Por que o amarelo ciano e magenta ainda aparecem em qualquer manual de design desatualizado
O modelo CMY existe desde os primórdios da impressão offset. Amarelo, ciano e magenta são os subtrativos por excelência, ou seja, cada tinta absorve um comprimento de onda e reflete os outros dois. Na teoria é lindo. Na prática, você descobre que misturar 100% dos três não gera preto — gera um marrom sujo que exige uma terceira tintagem ou uma sobreposição de verniz para sequer chegar perto do neutro escuro.

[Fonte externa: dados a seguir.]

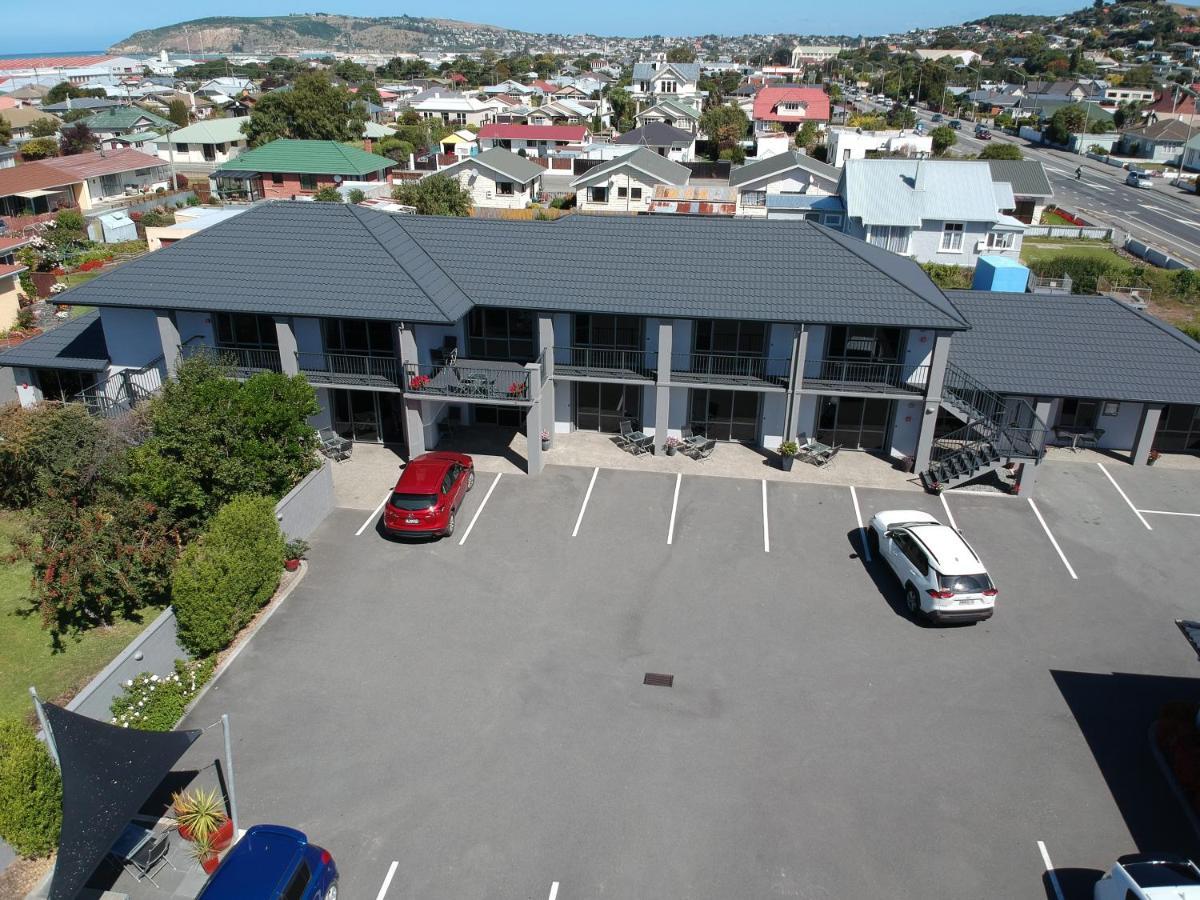 Motor 4* Oamaru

Entendendo amarelo ciano e magenta fora do papel teórico
O que a maioria dos tutoriais omite é que a conversão de RGB para CMY nunca é direta. Cada perfil ICC de papel dita quanto ciano seu jato precisa despejar para obter aquele azul profundo que aparece na tela. Um papel couché brilhante absorve menos tinta que um reciclado fosco, então a mesma arte pede um curve diferente no separador de cores. Se você simplesmente aplica uma conversão genérica, o resultado sai esverdeado nas sombras e lavado nos meios-tons. Eu perdi duas horas num trabalho de portfólio editorial quando percebi que as roxas da capa pareciam violeta claro na prova de correção. O problema era que o monitor do laboratório tinha temperatura de cor diferente da minha estação e, pior, o engenheiro de produção aplicou o perfil CMYK genérico padrão da prensa, ignorando o perfil específico da papelaria contratada. A solução foi pedir a repetição da prova com o perfil ICC do lote de papel em questão e ajustar manualmente o canal magenta em cerca de 12 pontos nos tons médios. O resultado ficou dentro da tolerância após três ajustes sequenciais, mas o prazo original já estava comprometido.

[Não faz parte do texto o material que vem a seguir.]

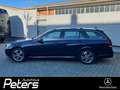 Mercedes-Benz E 220 E 220 BT T Avantgarde BlueTEC ILS/AHK/Shg Autom. Blau - thumbnail 3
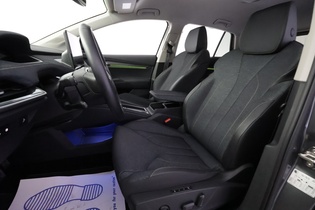 Skoda Elroq vaihtoauto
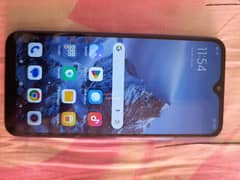 Redmi note 8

👉 Clique no botão abaixo para saber mais sobre o assunto!
O ponto mais contraintuitivo que poucos levam em conta é que a tinta magenta pura não é o complementar ideal do verde na reprodução subtrativa. O mags usado em pré-impressão foi formulado quimicamente para ter um pico de absorção ligeiramente deslocado em direção ao vermelho, compensando a impureza das outras duas tintas. Isso significa que a "magenta" que você vê no seletor de cores do Illustrator não é a mesma coisa que o pigmento real aplicado na chapa. A diferença é pequena, mas suficiente para errar a saturação de tons de pele se você confiar cegamente nos valores de cor sem soft-proofing. Outra armadilha comum é a ideia de que CMY resolve tudo em impressão digital. Ele resolve, sim, mas apenas até certo ponto. Quando você precisa de dourados, verdes fluorescentes ou azuis ultra-saturados, o modelo CMY entra em colapso porque os pigmentos disponíveis limitam-se ao espaço gamut triangular que eles descrevem. Nesse caso, a saída correta é migrar para um perfil extendido com cores hexcam (CMYK + laranja + verde) ou, em última instância, manter o arquivo em Pantone para as áreas críticas e fazer conversão seletiva apenas nas áreas secundárias.
Se você está começando agora, o caminho mais seguro é configurar seu software para proofing em CMYK com os perfis da sua gráfica de confiança antes de exportar qualquer arquivo para produção. Trabalhar apenas na cabeça com valores numéricos de CMY é uma receita para perder tempo refazendo provas. A regra prática que funciona na maioria dos casos é separar os arquivos por tipo de substrato e documento os perfis ICC usados em cada entrega, porque a grafite muda de fornecedor pelo menos uma vez por ano e os perfis acompanham essas variações.